GIVEN TEXT.
■ ■ ■ ■
Almond Flour and Roasted Apple Scones

Let’s talk texture for a moment. There are a few different types of almond flour one can use in this recipe, and all of those flours will result in a slightly different baked good. Blanched almond flour (that is, almond flour made with almonds with the skins removed) will produce a more tender product, as will any fresh almond flour that you grind up yourself. Almond flour with the skins ground in will produce a more crumbly baked good, though one that is no less delicious. In regard to terminology, I have found that there is a 50/50 split between companies that refer to their product as either almond flour or almond meal. Without getting into a long discussion about it, the gist of it is, either almond flour or almond meal can be used in this recipe and things will still turn out beautifully.

1 large apple, peeled, cored, and cut into ½-inch chunks (you’ll end up with roughly ½ to ¾  of a cup—sometimes more, sometimes less—of apple chunks)

2 ¾ cups almond flour

1 ½ teaspoons baking soda

¼ teaspoon salt

2 large eggs

2 tablespoons agave nectar (you could also use honey, though be aware that honey will impart a much more pronounced flavor)

2 tablespoons apple cider vinegar

finely grated zest of 1 lemon

Preheat oven to 350 degrees Fahrenheit. Line a baking sheet with parchment paper, then arrange apple chunks on parchment and roast in the center of the oven for 20 minutes, until the apple chunks feel fairly dry to the touch and are just tinged with a golden hue. Remove apples from baking sheet and allow to cool while you prep other ingredients.
■ ■ ■ ■
DATA SHOWN.
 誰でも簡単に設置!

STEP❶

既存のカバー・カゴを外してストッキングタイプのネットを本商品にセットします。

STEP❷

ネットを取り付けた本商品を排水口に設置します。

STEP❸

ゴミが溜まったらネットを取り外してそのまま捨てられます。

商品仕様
■ ■ ■ ■
Update the scone recipe by rewriting everything from "¼ teaspoon salt" down to "prep other ingredients.", replacing "agave nectar" with "maple syrup".

REPLY.
¼ teaspoon salt

2 large eggs

2 tablespoons maple syrup (you could also use honey, though be aware that honey will impart a much more pronounced flavor)

2 tablespoons apple cider vinegar

finely grated zest of 1 lemon

Preheat oven to 350 degrees Fahrenheit. Line a baking sheet with parchment paper, then arrange apple chunks on parchment and roast in the center of the oven for 20 minutes, until the apple chunks feel fairly dry to the touch and are just tinged with a golden hue. Remove apples from baking sheet and allow to cool while you prep other ingredients.